(Image-caption web data)

☆ ☆ ☆ ☆ ☆ ☆ ☆

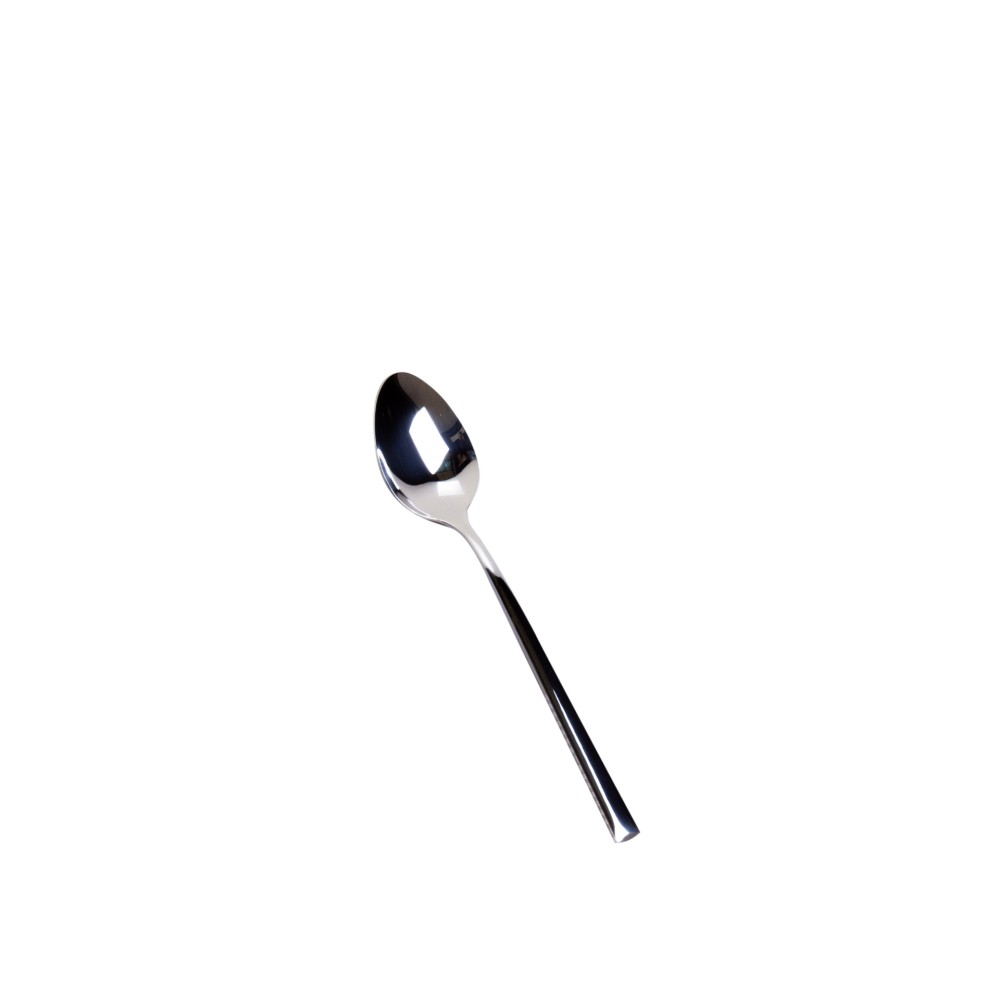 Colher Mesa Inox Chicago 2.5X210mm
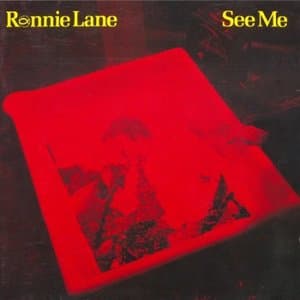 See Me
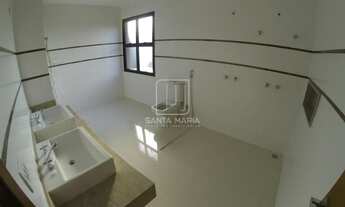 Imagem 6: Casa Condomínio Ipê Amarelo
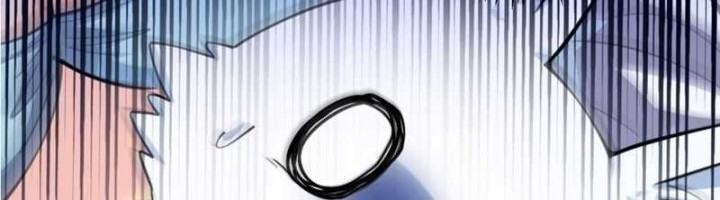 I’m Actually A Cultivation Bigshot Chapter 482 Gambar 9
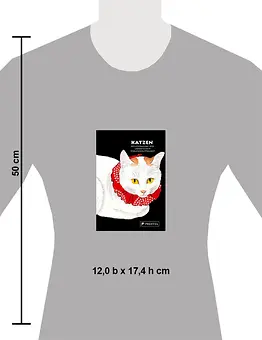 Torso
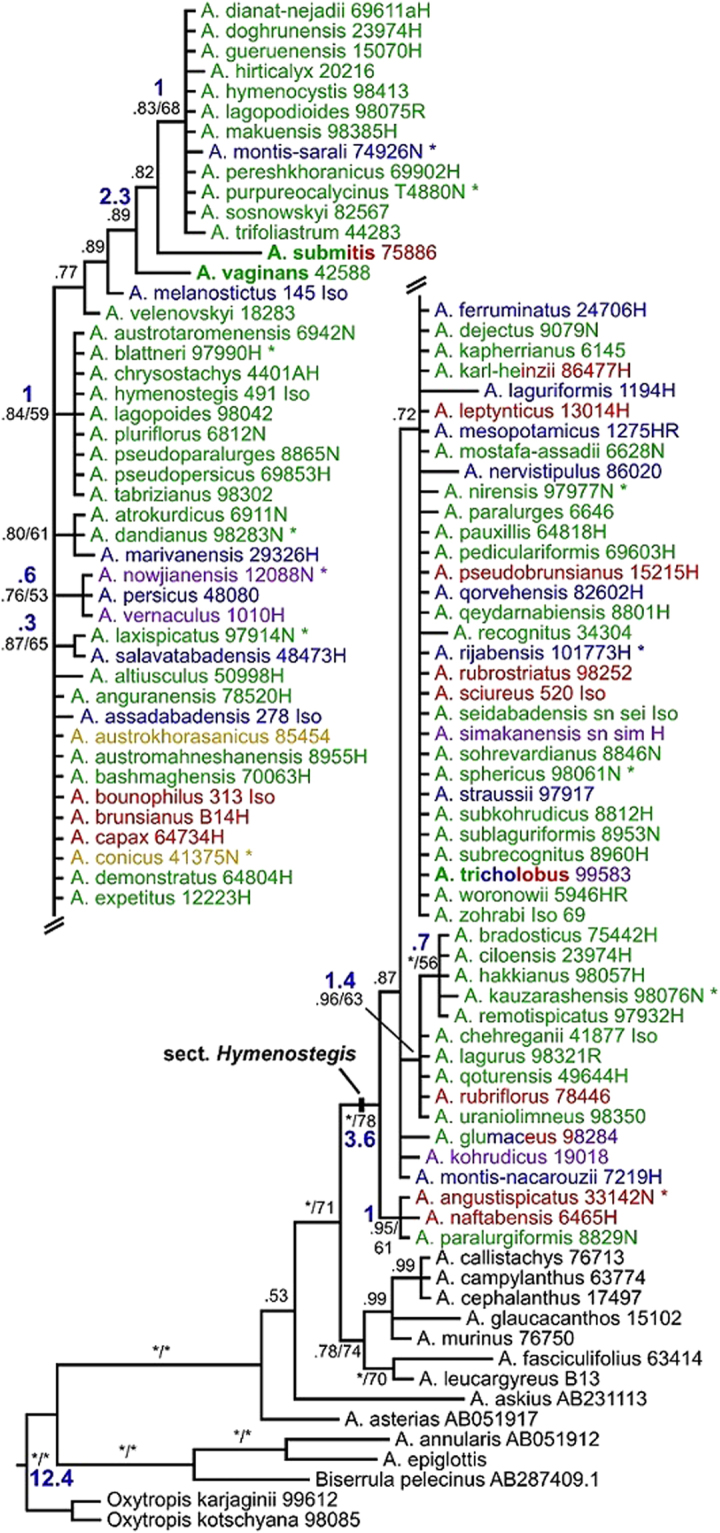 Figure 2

☆ ☆ ☆ ☆ ☆ ☆ ☆

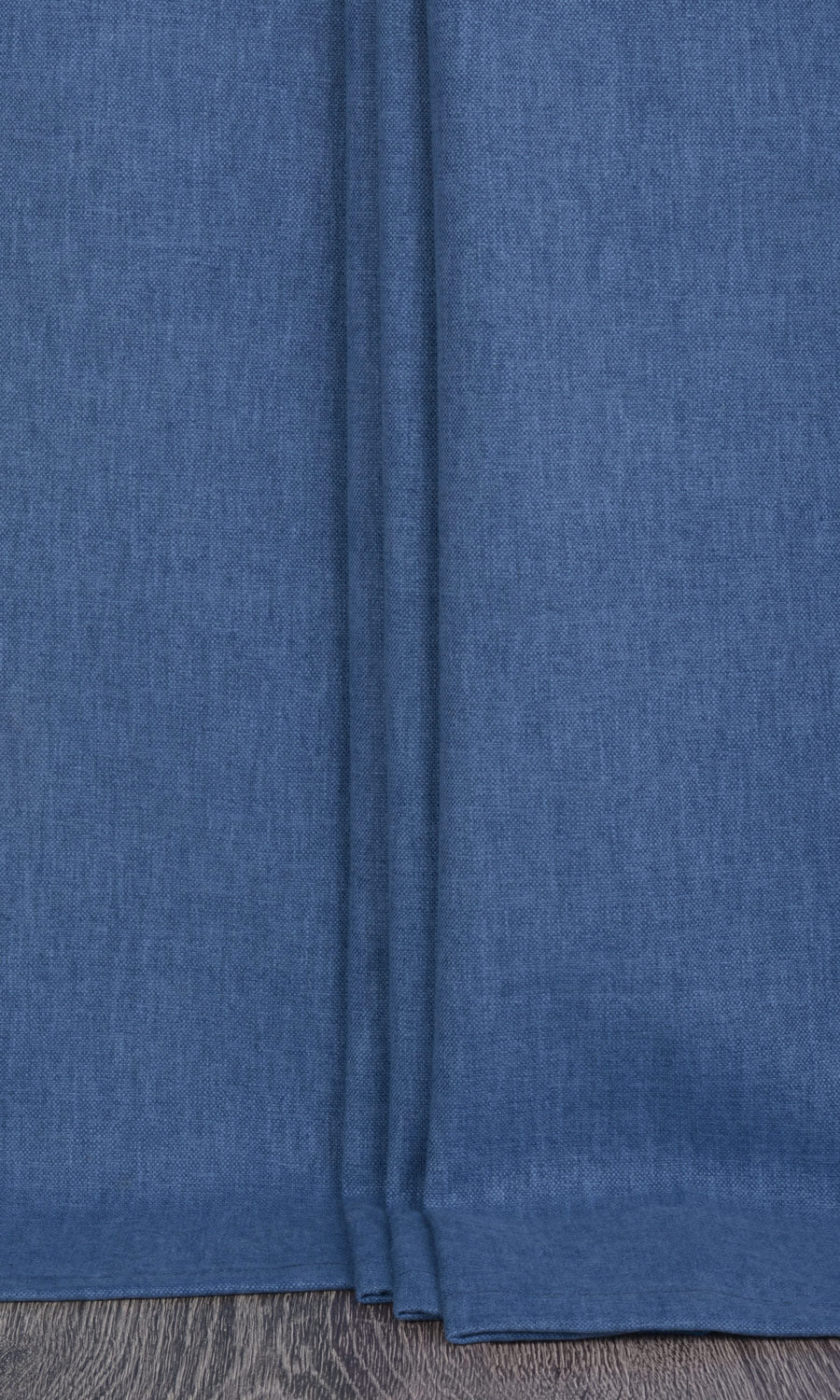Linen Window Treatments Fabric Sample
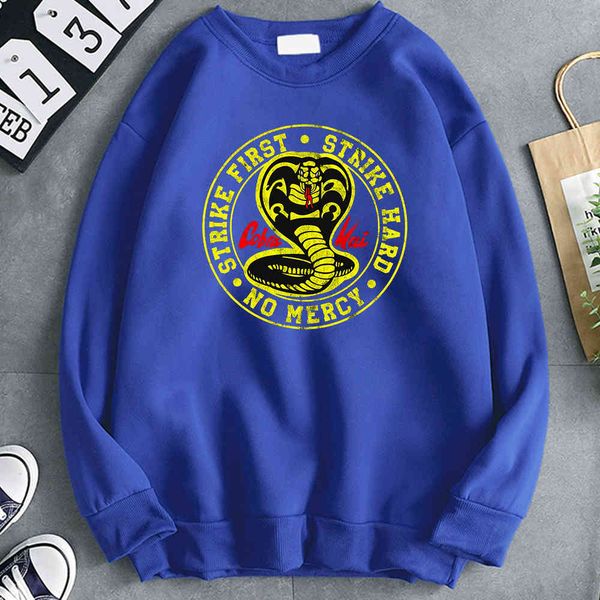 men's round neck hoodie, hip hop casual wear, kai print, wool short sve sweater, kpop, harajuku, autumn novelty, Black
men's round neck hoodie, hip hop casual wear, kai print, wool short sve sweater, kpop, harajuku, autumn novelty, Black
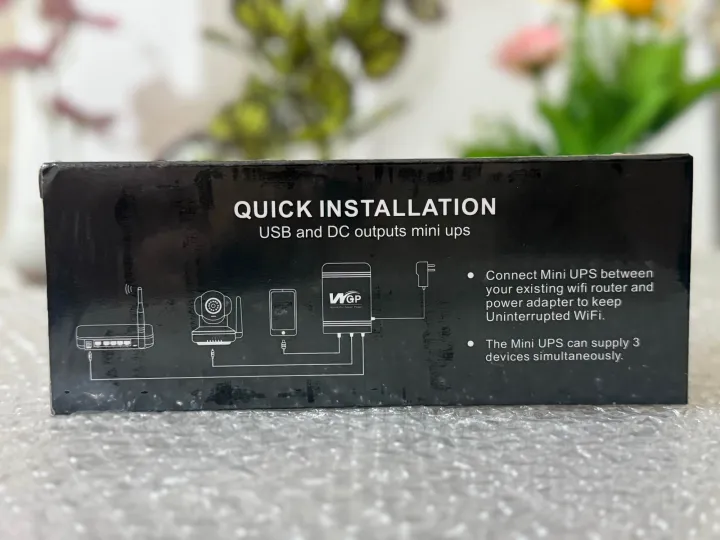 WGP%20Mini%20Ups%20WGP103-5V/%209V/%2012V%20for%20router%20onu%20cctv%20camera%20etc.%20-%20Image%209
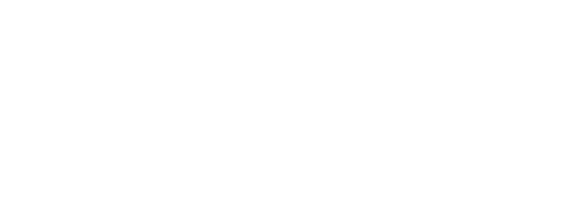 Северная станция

☆ ☆ ☆ ☆ ☆ ☆ ☆

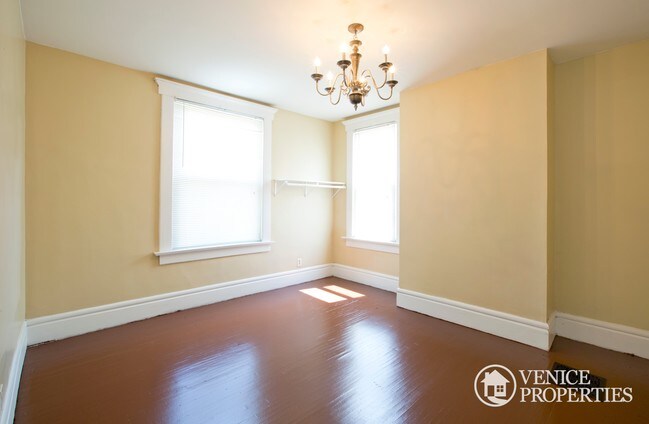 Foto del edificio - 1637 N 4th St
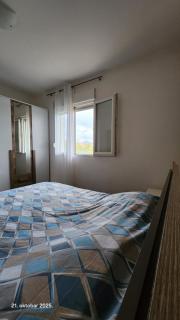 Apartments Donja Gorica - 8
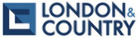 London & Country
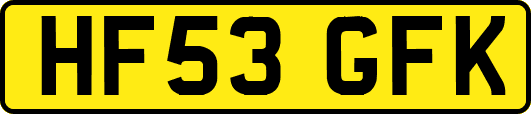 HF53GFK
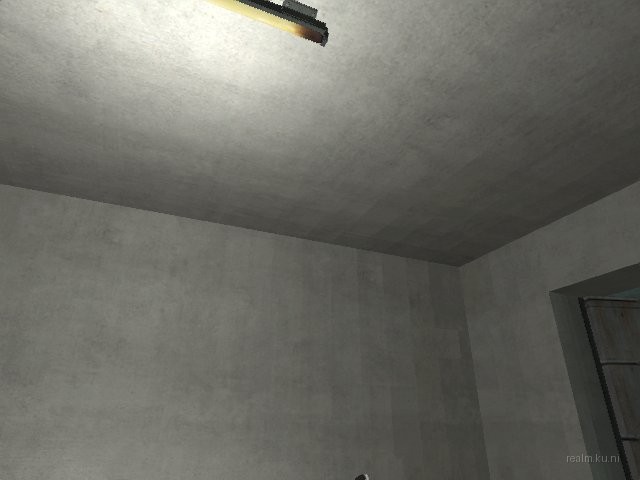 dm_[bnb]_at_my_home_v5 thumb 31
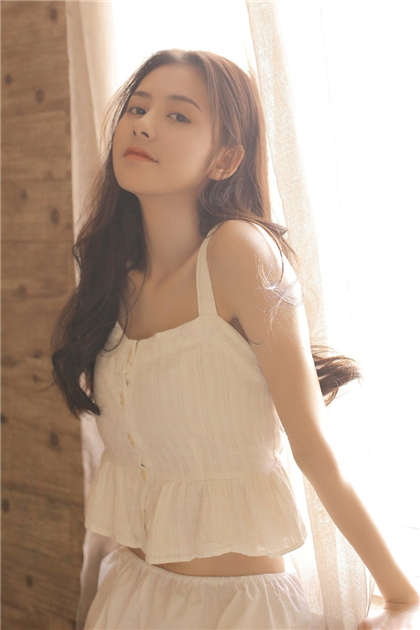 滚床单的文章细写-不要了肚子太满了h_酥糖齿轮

☆ ☆ ☆ ☆ ☆ ☆ ☆

Set down again, exactly, every line above from the one with "London & Country" down to the one with "滚床单的文章细写-不要了肚子太满了h_酥糖齿轮", both ends included. No pictures, and nothing else.

• **Result of this exercise**
 London & Country
 HF53GFK
 dm_[bnb]_at_my_home_v5 thumb 31
 滚床单的文章细写-不要了肚子太满了h_酥糖齿轮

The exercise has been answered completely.